Partial Service Disruption in fi-perko cluster affecting small number of sites, May 14, 2025
On Wednesday May 14 2025, Seravo’s server cluster fi-perko experienced partial availability issues affecting a small number of sites on the cluster.
The disruption was caused by a configuration issue in the server environment and was triggered after deploying the new hardware in the cluster.

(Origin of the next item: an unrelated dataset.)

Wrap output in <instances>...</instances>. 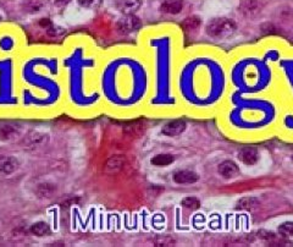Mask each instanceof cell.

The problem was not with the hardware, but the operating system configuration was not able to utilize all available resources.
Timeline
- 14.5.2025 21:33 - First site alert
- 14.5.2025 21:36 - Second site alert
- 14.5.2025 21:38 - Problem detection: On-call begins to investigate
- 14.5.2025 21:43 - Troubleshooting: On-call determines problem to be a systemwide issue
- 14.5.2025 21:46 - Status update: First notification of the disruption is published on status.seravo.com.
- 14.5.2025 21:52 - Tenth site alert
- 14.5.2025 22:10 - Escalation: Additional Systems team member joins investigation
- 14.5.2025 22:19 - Narrowed the problem to limitation in parallel processes and applied local fix
- 14.5.2025 22:20 - Mitigation: Reduce system load by shutting down shadow containers
- 14.5.2025 22:24 - Begin rollout restarts for malfunctioning sites
- 14.5.2025 22:39 - First malfunctioning site recovers
- 14.5.2025 23:11 - Final malfunctioning site recovers
- 14.5.2025 23:12 - Status update: Disruption is fixed and we continue to monitor the situation
Follow-Up Action
As a result of the incident, Seravo has identified the need for further action:
- Configuration defaults will be increased to match the requirements of more performant hardware that is being deployed.

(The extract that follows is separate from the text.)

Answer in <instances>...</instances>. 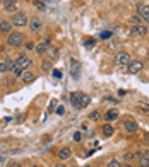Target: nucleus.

- Enhancements to change management process to extend the testing of new operating system versions, related configuration and hardware implementation.
24/7 Monitoring
All sites of Seravo's customers are under our monitoring, 24 hours a day, 7 days a week. We detect problems quickly and respond to them directly.
All customer data is also backed up in a separate environment. In extreme emergencies we can restore sites to operation, even in the event of a catastrophic data center failure.